In general you want your bars as low as comfortable. Too low and your hands might go numb, lower back might get sore. Descending can also get sketchy on too low of a bar setup. Too low of bars can make manualling/lofting the front end more difficult and can make climbing steep sh*t too easy.
Zerostack is normally just a type of headset where the upper headset cup and bearing are recessed in the frame. This allows the bars/stem to get lower to compensate for more suspension travel. External headsets can add 10-15mm of stack height before you even get to the spacers underneath your stem.
Here are some guys that take low handlebars to a new low - gotta admit there is something hot to a stem being slammed on the headset even if you have to use riser bars to get your hands where they need to be. SLAM THAT STEM
Back in the day, the handlebar height was relatively to your saddle. This taken from road bikes and when we rode hardtails with emphasis on climbing (1-2inch drop).

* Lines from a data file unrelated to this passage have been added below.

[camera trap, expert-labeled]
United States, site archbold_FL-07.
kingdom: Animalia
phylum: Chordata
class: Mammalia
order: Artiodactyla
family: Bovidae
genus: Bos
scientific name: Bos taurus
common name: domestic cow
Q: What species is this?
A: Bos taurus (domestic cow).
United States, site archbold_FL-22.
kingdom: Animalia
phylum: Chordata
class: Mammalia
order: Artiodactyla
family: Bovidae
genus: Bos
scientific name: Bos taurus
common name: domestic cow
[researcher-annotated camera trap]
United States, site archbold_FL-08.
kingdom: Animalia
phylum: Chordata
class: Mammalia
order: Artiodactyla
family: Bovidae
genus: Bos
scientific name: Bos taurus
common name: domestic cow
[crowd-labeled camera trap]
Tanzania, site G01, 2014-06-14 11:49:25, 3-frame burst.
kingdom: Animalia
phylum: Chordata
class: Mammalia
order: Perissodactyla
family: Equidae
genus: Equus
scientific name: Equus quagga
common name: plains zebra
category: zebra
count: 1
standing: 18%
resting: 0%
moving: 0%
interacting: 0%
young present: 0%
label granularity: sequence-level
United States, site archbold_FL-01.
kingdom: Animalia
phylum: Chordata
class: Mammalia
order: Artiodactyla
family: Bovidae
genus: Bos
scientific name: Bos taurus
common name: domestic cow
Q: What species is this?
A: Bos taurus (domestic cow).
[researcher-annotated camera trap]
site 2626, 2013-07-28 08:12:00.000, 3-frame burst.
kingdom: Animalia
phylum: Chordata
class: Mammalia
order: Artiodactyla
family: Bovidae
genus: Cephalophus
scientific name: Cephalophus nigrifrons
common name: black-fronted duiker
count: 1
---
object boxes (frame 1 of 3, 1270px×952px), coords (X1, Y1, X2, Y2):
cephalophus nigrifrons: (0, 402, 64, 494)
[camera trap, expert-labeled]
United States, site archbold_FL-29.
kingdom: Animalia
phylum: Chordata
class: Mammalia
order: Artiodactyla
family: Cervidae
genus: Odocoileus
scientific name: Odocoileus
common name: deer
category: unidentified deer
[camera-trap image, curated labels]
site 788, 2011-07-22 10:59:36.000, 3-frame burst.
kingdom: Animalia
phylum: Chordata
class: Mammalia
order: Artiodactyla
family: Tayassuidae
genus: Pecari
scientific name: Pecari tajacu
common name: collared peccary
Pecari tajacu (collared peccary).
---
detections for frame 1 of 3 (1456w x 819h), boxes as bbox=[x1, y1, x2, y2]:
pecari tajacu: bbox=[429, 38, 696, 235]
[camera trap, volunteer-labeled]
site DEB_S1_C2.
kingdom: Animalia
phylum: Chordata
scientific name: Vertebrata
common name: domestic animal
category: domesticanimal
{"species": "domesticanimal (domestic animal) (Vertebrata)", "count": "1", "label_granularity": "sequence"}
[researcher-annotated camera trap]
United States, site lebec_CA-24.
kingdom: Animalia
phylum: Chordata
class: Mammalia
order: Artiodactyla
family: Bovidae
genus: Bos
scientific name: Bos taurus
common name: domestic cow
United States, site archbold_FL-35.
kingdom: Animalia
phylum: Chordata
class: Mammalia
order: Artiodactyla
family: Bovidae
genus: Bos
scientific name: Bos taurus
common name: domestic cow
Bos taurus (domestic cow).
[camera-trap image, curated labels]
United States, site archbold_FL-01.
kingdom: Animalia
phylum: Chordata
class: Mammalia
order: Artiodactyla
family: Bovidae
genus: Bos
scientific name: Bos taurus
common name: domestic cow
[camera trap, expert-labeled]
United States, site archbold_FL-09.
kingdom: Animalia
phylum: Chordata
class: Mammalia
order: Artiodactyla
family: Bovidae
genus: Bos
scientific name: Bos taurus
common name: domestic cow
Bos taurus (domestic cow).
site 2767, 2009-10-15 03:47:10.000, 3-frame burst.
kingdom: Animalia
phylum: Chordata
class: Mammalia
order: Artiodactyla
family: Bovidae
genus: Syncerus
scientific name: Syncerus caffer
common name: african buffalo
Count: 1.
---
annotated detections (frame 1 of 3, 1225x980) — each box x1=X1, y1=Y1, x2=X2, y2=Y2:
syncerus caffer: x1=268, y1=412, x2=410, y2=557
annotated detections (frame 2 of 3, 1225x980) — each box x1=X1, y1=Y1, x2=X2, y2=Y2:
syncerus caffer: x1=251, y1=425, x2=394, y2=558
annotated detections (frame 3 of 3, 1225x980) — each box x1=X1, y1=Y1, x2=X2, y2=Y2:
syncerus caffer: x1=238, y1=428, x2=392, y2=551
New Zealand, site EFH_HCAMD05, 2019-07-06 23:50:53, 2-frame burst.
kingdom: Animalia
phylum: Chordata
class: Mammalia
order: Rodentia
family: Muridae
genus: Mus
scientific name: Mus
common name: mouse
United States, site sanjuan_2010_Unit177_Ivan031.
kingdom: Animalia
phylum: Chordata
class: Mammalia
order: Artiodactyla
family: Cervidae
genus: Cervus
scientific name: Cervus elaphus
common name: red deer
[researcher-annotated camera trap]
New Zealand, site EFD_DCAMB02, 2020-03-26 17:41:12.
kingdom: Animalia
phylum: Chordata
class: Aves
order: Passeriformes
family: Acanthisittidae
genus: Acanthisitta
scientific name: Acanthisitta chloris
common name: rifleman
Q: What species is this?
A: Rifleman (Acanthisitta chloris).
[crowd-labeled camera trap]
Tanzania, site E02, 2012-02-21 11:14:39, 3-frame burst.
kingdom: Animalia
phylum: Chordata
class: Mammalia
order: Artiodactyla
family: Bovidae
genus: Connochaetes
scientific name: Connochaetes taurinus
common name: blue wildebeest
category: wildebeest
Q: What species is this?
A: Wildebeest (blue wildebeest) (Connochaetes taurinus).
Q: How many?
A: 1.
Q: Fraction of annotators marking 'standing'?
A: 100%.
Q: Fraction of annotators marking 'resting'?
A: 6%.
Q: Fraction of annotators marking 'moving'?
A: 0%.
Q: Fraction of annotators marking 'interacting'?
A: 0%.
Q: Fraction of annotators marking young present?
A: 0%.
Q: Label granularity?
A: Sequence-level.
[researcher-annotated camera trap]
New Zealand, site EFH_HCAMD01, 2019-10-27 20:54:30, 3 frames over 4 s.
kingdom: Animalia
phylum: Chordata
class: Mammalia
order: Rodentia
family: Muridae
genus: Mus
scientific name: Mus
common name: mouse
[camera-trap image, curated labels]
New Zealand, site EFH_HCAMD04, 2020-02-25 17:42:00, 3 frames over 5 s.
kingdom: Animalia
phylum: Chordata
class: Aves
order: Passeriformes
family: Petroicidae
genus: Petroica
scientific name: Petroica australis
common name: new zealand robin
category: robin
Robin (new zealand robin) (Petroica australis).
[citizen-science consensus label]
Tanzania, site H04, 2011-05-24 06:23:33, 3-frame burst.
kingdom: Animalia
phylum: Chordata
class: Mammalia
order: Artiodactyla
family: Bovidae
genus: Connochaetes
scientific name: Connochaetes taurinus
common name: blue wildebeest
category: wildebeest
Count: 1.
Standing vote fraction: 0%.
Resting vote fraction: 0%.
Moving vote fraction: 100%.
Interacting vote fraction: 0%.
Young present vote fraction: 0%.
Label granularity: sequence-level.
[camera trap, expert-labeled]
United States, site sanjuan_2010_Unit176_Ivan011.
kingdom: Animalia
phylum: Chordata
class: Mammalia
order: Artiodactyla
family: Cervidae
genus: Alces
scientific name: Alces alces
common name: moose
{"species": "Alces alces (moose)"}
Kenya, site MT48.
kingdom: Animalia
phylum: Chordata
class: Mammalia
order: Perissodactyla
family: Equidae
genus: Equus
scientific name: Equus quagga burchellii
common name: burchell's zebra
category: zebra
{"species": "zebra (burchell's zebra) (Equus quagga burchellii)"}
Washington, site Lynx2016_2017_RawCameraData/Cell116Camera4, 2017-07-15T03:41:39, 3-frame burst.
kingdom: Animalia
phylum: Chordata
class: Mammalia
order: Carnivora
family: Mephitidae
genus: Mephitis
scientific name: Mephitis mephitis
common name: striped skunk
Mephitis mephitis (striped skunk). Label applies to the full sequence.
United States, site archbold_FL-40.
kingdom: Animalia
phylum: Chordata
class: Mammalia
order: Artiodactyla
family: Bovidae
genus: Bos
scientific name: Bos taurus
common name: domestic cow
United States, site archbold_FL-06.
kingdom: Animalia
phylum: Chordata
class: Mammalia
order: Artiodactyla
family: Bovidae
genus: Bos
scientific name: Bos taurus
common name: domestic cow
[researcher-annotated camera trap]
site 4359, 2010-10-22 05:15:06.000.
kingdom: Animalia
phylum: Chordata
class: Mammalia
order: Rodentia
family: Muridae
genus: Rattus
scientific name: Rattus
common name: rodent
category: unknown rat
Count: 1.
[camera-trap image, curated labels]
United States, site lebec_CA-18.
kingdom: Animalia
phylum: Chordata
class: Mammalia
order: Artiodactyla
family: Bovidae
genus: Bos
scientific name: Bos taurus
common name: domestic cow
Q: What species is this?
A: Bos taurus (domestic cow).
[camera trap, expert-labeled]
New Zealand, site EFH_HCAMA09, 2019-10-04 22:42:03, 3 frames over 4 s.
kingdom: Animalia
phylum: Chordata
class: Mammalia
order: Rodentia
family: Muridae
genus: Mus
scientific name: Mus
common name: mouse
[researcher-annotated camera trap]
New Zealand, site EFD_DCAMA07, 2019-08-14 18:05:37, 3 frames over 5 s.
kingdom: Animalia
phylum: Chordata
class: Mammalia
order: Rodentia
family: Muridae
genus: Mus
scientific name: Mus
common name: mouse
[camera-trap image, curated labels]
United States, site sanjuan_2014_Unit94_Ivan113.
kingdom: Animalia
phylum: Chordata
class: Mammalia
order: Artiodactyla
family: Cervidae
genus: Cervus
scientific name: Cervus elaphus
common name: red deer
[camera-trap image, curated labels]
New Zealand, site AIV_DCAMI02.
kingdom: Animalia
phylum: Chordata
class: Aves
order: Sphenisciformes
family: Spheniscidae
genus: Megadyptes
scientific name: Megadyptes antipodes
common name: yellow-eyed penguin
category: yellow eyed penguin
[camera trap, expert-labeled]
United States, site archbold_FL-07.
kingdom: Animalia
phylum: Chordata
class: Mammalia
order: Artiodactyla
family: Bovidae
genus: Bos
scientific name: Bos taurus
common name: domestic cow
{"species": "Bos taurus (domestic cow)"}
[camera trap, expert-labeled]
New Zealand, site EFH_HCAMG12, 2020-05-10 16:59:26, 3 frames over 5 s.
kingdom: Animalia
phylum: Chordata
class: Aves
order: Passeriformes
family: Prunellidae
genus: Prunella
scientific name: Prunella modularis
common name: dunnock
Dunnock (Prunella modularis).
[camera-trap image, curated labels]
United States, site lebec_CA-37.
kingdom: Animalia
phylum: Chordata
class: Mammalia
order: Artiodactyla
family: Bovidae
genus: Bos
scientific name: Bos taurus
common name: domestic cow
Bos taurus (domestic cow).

Now days with full suspension, different bottom bracket heights, etc, they are using the reach (vertical distance between bottom bracket height to top of headset) and stack (horizontal distance from the bottom bracket to headtube) in geometry. To help you dial your bike in without guessing. For example, if one bike has a stack of 23 inches and another has 23.5, the handlebar height will be lower on the second bike. I find the reach is a good number to get a better ideal on frame size as different companies have different interpretation of medium.
As GTscoob mentioned, it depends on how you are using the bike. In general, start with the handlebars even or above you saddle and then tinker.
The other thing that affects this, stem length and bar width. Where is your Center of Gravity on your bike?
Keep lowering 5mm at a time until it feels right. I've taken off about 15mm since going from 160 to 180 forks. Also depends on rise, sweep and width of bars plus body type. Definately worth playing with because it changes the handling significantly.
I agree with a lot of what GTscoob was saying. Keeping the bars low is going to help in so many ways and improve your riding. Better cornering, climbing, and even descending. A low stem is not going to be an issue for going over the bars like years ago. Geometry is slacker (especially the Chilly), suspension has advanced significantly, and using 50mm stems with wide bars vs the narrow bars/long stems from the past. The only real negative is the strain on the back, but a strong back will offset that!
As Dude! says, where is 'your Center of Gravity' on 'your bike'?
For example, im happy with my set-up in all respects outlined above, and my bike is setup as follows:
740mm bars, 1/2 inch rise, 8° rearward, 4° upward
25mm (1inch) spacers below the stem
zero stack upper headset cup
external lower headset cup (as i have tapered forks)
160 fox 36 forks
I ride a medium Chili, I am 5ft 10, which is key to my set-up, as your cockpit is a very personal thing, and depends on your body size aswell as the bikes frame size. unless you are the same size as me, then sitting on my bike with my setup will put your centre of gravity in a different place from where mine is, thus making handling different for each of us.
Then theres also the case where some people deviate from all of whats mentioned in the above posts as they like the feeling of sitting 'in the bike' rather than 'over it'
2015 Rocky Mountain Altitude 790 RE | 2013 Knolly Chilcotin | 2014 Knolly Podium.
Tweed Valley, Scotland.
Keep in mind when coming off of other bikes that Knolly headtubes are much shorter, especially in large and extra large. The result is lower hands. It felt weird to me at first, but I am running about 4" of drop from saddle to hands on my XL Endorphin. I have about an inch of spacers under the bar and 70mm 6* rise
Thanks for that guys. Very helpful and much appreciated.
I think I might lower it a bit then. I've done all sorts of things in the past and it takes awhile to know what i've actually done because you try to persevere with it and change technique to compensate.
Currently I do think I need more weight on the front through the single track. Also to assist with climbs as well. Hope it doesn't affect the downhill too much.